In Hyundai Elevator Co Ltd v Liftronic Pty Ltd, unreported; CA SCt of NSW; Mahoney, Priestley and Handley JJA; 9 December 1994, Priestley JA said, at 19:

“… the question whether the words used were promissory over and above being representational is to be decided objectively. The subjective intentions of the parties, if they could be known, would not be conclusive. If both had in fact had it in mind that the statements were promissory, then it is very likely that this understanding would have been manifested so that a reasonably intelligent bystander would have recognised that a binding promise was being offered; but, if there were no outward manifestation of the internal understanding it would be for the court to decide from whatever communications had passed between the parties whether or not the statements were promissory: cf Taylor v Johnson [1983] HCA 5; (1983) 151 CLR 422 at 428 – 429.”

In Australian National Nominees Pty Ltd v GPC No 11 Pty Ltd [2004] NSWSC 773 the plaintiffs lent money to the first or second defendant in response to invitations to the public, contained in information memoranda, to lend money to those defendants. The loans were to be secured by promissory notes. The plaintiffs contended that the terms embodied in the information memoranda were terms of the contracts of loan evidenced by the promissory notes.
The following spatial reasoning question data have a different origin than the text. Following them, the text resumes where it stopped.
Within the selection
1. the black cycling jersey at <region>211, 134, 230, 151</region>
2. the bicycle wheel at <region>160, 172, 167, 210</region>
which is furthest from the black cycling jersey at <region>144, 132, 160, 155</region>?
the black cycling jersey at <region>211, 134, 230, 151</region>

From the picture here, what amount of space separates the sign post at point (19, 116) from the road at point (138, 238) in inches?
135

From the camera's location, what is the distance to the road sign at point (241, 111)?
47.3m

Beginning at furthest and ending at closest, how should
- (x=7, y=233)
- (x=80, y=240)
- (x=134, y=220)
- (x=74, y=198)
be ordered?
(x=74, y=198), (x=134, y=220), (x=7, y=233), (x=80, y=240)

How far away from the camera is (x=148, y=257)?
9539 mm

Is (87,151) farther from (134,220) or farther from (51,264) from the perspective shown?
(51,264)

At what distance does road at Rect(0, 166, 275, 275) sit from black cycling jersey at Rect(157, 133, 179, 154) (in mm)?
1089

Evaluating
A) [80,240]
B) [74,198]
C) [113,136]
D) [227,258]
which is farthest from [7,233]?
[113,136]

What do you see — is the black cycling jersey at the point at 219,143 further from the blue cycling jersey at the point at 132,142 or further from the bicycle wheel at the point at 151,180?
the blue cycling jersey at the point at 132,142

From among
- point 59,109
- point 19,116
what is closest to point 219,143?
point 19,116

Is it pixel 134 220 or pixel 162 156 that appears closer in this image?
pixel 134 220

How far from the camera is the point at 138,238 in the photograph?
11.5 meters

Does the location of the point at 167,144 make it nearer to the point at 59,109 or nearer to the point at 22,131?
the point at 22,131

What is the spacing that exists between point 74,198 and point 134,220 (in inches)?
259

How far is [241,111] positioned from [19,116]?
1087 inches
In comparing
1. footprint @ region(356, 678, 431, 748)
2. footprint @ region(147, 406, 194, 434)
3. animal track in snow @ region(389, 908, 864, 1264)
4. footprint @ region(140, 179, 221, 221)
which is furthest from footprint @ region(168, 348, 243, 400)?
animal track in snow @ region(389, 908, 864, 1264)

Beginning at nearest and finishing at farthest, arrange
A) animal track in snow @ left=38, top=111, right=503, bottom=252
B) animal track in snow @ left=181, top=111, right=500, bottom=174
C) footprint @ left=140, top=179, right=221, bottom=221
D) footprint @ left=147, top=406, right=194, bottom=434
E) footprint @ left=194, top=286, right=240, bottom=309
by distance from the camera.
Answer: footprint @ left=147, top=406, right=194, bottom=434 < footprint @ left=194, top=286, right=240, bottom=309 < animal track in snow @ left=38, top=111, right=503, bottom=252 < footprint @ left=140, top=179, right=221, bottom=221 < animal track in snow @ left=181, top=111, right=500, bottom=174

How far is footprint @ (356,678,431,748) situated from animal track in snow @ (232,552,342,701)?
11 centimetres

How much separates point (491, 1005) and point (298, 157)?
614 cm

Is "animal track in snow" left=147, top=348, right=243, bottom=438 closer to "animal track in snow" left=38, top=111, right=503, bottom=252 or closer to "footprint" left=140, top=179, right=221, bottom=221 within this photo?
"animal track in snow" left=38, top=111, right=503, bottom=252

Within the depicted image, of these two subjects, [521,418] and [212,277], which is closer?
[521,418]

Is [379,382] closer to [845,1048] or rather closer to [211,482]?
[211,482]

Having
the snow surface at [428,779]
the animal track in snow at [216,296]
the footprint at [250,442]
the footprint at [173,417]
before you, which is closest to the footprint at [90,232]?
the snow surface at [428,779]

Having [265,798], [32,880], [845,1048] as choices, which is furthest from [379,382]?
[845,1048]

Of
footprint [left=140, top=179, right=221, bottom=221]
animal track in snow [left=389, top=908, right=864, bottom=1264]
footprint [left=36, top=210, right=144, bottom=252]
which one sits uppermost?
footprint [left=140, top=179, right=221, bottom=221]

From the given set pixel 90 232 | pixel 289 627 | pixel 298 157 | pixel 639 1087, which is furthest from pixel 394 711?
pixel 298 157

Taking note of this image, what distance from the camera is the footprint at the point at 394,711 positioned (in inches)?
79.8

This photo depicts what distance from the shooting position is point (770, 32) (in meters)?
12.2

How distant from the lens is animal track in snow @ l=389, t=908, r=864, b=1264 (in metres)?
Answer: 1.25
Einstein J held that the terms of the information memoranda were merely representational. His Honour was unable to discern from the information memoranda an objective intention that the words upon which the plaintiffs relied were promissory in character.

In Gates v The City Mutual Life Assurance Society Limited (1986) 160 CLR 1, the statement in issue was of an intention in relation to a future matter. The statement was to the effect “that the total disability benefit under the provisions [the insurer’s agent] was recommending for inclusion in his existing and new policy would be payable to [the appellant] if he suffered an injury or illness which left him physically incapable of carrying on his occupation as a self-employed builder”. Gibbs CJ said (at 5):

“The question whether the statements constituted a collateral contract depends on the intention of the parties … In the present case the statements were not promissory in form –– they purported to be descriptive or explanatory of one of the terms of the formal written contracts into which the parties proposed to enter. I find it impossible to say that either of the parties actually intended that the statements should constitute a term of the contracts between them or … that an objective inference can be drawn that they did so intend. The statements were representations and nothing more.”

In Emu Brewery Mezzanine Ltd (In Liq) v Australian Securities and Investments Commission [2006] WASCA 105 BUSS JA at [90] said:

In my opinion, the statements in the Information Memorandum relied on by the respondent were not intended, objectively, to have contractual force. Some of the statements are imprecise and lack detail, and others are merely explanatory or descriptive. The absence of precision and detail is more consistent with the statements as a whole being intended, objectively, to be representations. No doubt, the sole or dominant purpose of the statements was to induce potential investors to invest in the promissory note issue. However, even if the investors were induced to invest in reliance on the statements, that circumstance would not, in itself, be sufficient to support a conclusion that the statements were intended, objectively, to be promissory. In my opinion, the statements were not, either individually or collectively, the subject matter of an assurance. They conveyed representations, but did not constitute enforceable promises.